The city is also home to countless seed shops, a hash and marijuana museum, and other businesses aimed at extracting cash from the peculiarly happy drug tourists.
Things got a little complicated in 2008, when the Netherlands, as other countries, imposed restrictions on smoking in public places. A great battle ensued as coffee shop owners complained the ban would put them out of business. Dutch compromising ensued. So, today, you cannot smoke in most public establishments, but you can still smoke marijuana in a coffee shop.
All non-medical drugs, to be clear, are illegal. But there are two categories. Cannabis and some types of "recreational mushrooms" are in a separate class; still illegal, but largely tolerated. The most powerful type of "magic mushrooms," containing psilocybin, were made illegal in 2008, but authorities say they will not prosecute anyone holding very small quantities. Hashish is also in a gray area, up to each municipality to decide.
Not everyone likes this openness. Weed tourism is controversial in some circles and there are worries that lax laws attract more than just the tattoos and scraggly beard crowd, encouraging drug traffickers to enter the market.
Weed aficionados across parts of the world panicked a couple of years ago when a conservative government announced plans to stem drug tourism, partly as a result of friction with neighboring countries. Under the new rules, coffee shops would issue membership cards, Weed Passes, only to local residents. Foreigners would not be able to come to the Netherlands to get high.
But, as coffee shop owners admit, it's not the Dutch who are lighting up. Ninety percent of the customers getting buzzed in Amsterdam are foreigners.
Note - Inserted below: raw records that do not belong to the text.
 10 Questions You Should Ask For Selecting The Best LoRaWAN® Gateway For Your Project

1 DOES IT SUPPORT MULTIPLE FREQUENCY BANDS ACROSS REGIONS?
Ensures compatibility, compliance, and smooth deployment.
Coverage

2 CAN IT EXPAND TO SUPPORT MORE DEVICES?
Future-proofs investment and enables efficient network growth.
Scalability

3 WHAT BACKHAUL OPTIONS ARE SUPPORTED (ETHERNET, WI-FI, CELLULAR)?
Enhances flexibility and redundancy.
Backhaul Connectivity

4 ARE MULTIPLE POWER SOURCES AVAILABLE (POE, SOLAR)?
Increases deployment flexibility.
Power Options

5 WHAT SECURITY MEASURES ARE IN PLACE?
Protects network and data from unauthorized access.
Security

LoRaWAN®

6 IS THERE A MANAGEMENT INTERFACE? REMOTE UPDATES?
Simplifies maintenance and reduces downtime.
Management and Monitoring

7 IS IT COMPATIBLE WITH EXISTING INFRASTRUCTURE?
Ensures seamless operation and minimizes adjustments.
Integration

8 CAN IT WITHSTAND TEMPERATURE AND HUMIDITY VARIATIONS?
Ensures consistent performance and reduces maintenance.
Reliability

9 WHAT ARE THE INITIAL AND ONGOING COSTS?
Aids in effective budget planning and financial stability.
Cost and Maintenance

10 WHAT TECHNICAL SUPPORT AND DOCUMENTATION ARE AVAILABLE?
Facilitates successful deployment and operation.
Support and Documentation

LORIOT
Amsterdam authorities complained the plan would take a huge financial toll, as millions of visitors every year inhale the offerings of coffee shop menus.
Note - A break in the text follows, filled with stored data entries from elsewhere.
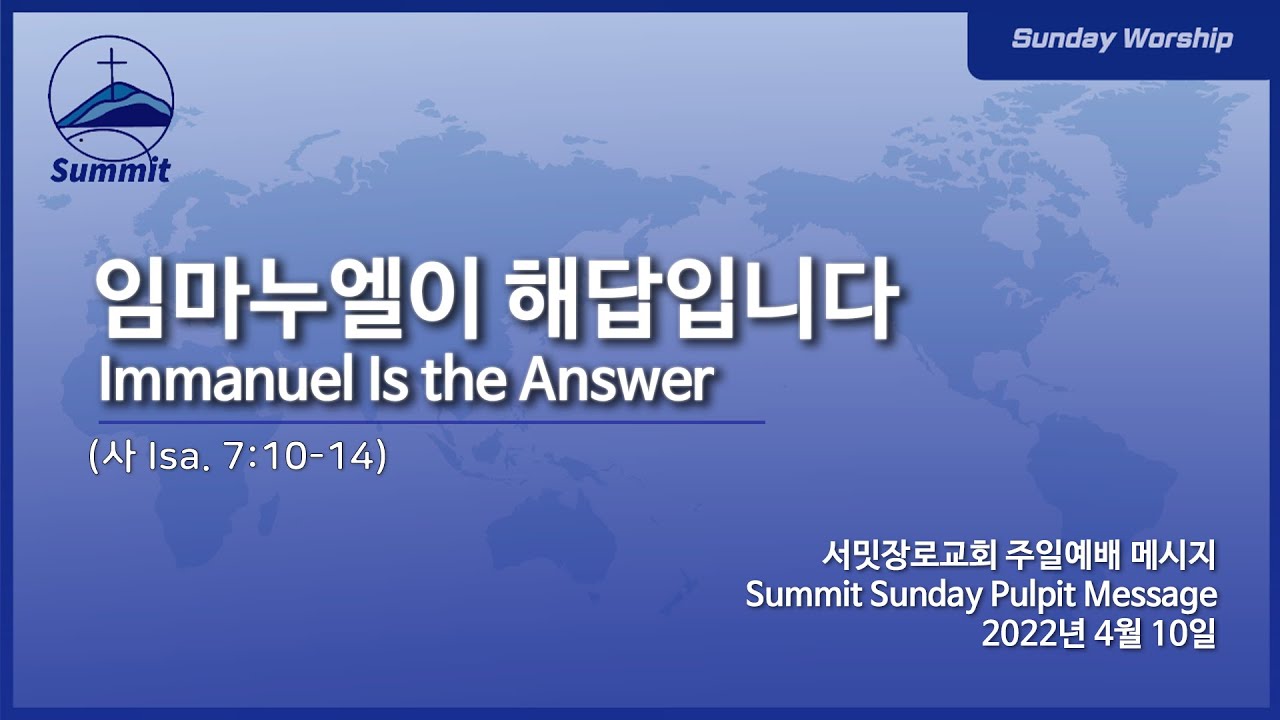 Summit

Sunday Worship

임마누엘이 해답입니다
Immanuel Is the Answer

(사 Isa. 7:10-14)

서밋장로교회 주일예배 메시지
Summit Sunday Pulpit Message
2022년 4월 10일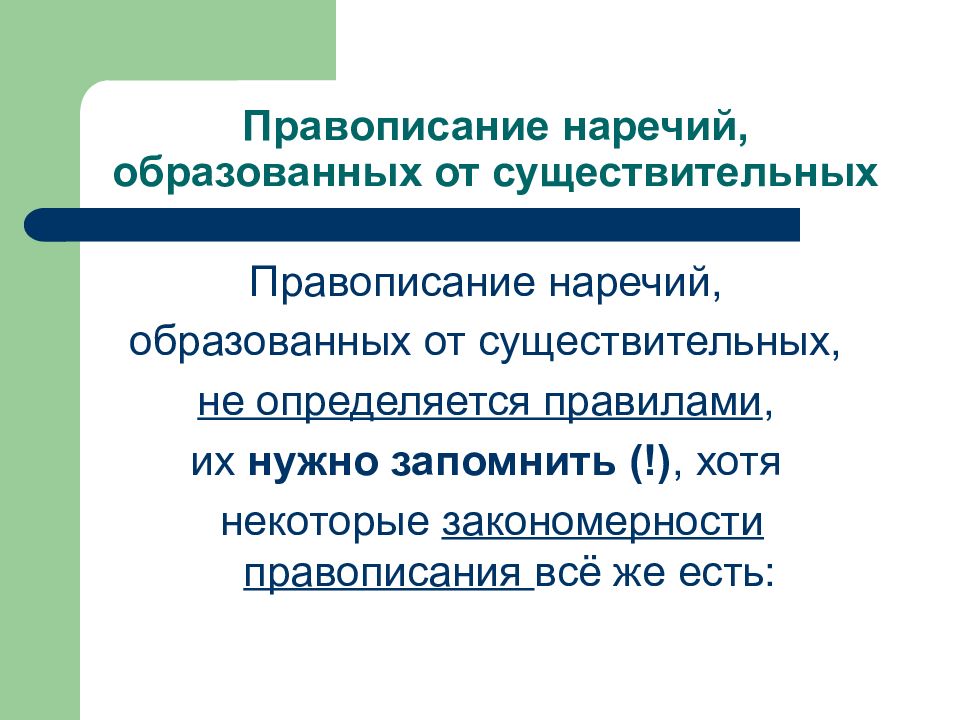 Правописание наречий, образованных от существительных

Правописание наречий, образованных от существительных, не определяется правилами, их нужно запомнить (!), хотя некоторые закономерности правописания всё же есть: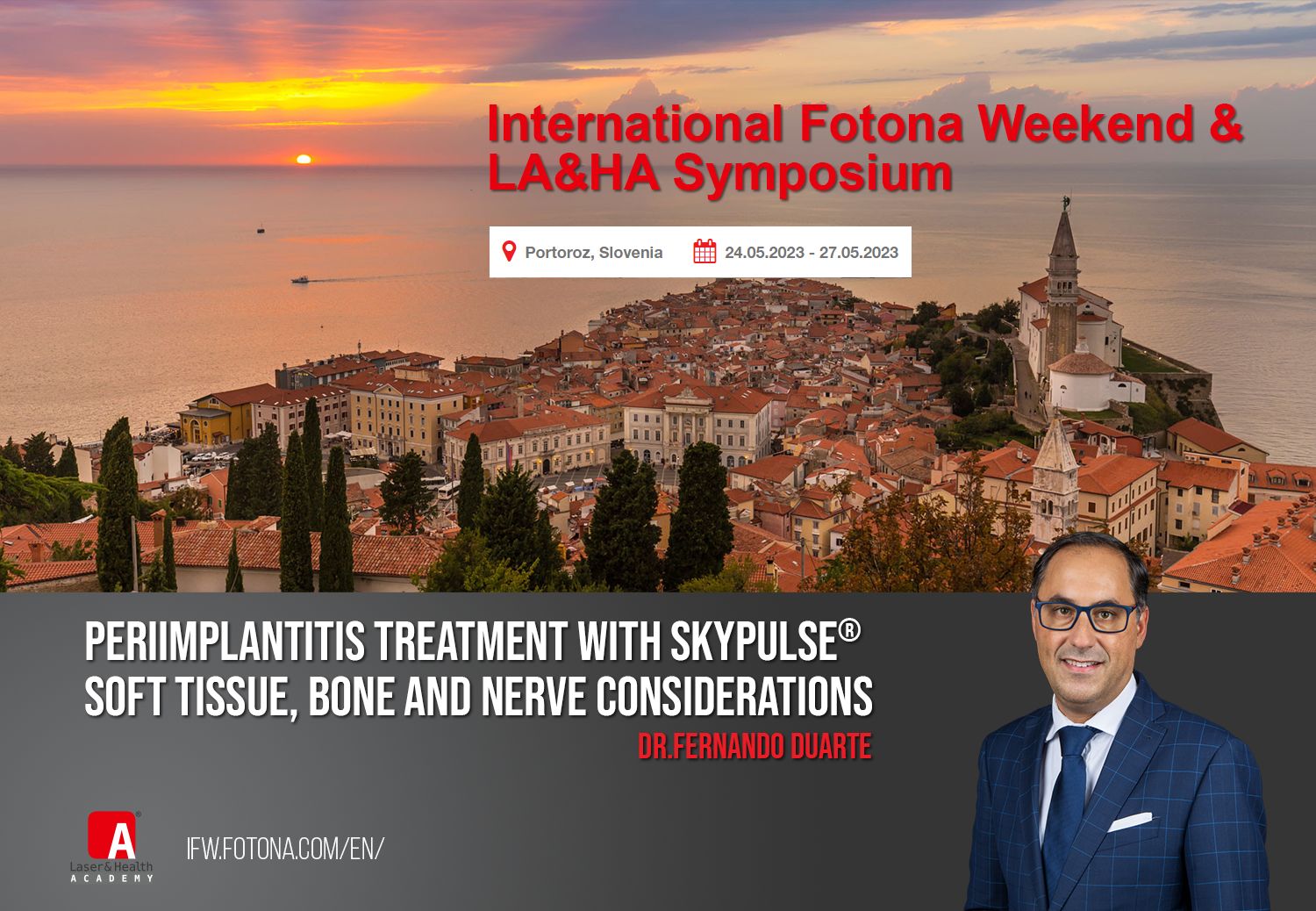 International Fotona Weekend & LA&HA Symposium

Portoroz, Slovenia 24.05.2023 - 27.05.2023

PERIIMPLANTITIS TREATMENT WITH SKYPULSE®
SOFT TISSUE, BONE AND NERVE CONSIDERATIONS

DR.FERNANDO DUARTE

A
Laser&Health
ACADEMY

IFW.FOTONA.COM/EN/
After a very Dutch debate on the pros and cons of the plan, the government rewrote the law, leaving it up to each city to decide on the rules. Amsterdam scrapped it, while Maastricht, on the border with Germany and Belgium, left the ban in place and imposed fines on coffee shop owners defying the ban on pot sales to foreigners.
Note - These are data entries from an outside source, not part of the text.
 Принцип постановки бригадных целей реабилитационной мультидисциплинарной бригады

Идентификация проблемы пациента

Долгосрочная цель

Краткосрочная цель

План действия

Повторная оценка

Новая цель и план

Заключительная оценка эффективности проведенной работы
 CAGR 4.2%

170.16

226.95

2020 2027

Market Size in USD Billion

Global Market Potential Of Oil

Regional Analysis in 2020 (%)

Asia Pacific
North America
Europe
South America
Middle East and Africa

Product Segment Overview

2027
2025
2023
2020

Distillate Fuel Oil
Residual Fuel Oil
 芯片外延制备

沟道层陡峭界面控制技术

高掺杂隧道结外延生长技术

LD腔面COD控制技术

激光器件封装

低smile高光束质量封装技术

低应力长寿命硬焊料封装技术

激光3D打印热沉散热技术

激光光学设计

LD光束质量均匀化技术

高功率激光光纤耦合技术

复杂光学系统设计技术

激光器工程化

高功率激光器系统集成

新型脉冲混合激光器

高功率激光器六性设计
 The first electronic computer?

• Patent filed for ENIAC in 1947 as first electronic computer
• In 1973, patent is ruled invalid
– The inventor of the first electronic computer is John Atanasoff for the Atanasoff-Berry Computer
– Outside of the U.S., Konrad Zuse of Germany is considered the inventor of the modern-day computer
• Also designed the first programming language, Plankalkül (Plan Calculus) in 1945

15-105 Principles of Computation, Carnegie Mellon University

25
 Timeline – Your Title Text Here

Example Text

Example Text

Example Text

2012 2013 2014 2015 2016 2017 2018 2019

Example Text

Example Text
So, to recap: No cigarette smoking in public; yes to pot in small quantities, but not in Maastricht, and mushrooms are OK in very small quantities.
Today, pot smokers
can be found meandering aimlessly along Amsterdam's famous Red Light district, the warren of alleyways and canals where prostitutes rent small rooms and stand in their windows, bathed in the light of red lamps before potential customers and sightseers. Policemen pedal easily alongside visitors, keeping an eye on the scene.
Prostitution and brothels have been legal in the Netherlands since 2000. Prostitutes are supposed to have work permits and enjoy the protections of the country's labor laws.
Another area of controversy in which the Dutch moved swiftly to the fore of social change is gay marriage. The Netherlands was the first country to fully legalize marriage equality. In 2001, the world's first same-sex ceremony was conducted by then-Amsterdam Mayor Job Cohen. You can't come to the Netherlands with your beloved to tie the knot, however: One of the partners has to be a Dutch resident.
You can, however, share the city with the hundreds of thousands of Amsterdammers who ride their bicycles to and from work every day. The law does not require you to wear a helmet and practically no one does. You are, however, required to have a light and a bell on your bike. If you walk, make sure to stay out of the official bike lanes. If you choose to drive a car, it is illegal to use a mobile phone while you drive, and if you run into a bicycle, Dutch law places the responsibility on the driver of the car. So, if you go to a coffee shop, better not drive a car, or even a bicycle.
Your friends are right. Lucky you if you've come to Amsterdam. It's a very special city. Whether or not you want to enjoy the freedom of Amsterdam, just remember there's much more to the Netherlands than coffee shops and red lights. And the Rijksmuseum is definitely worth a visit.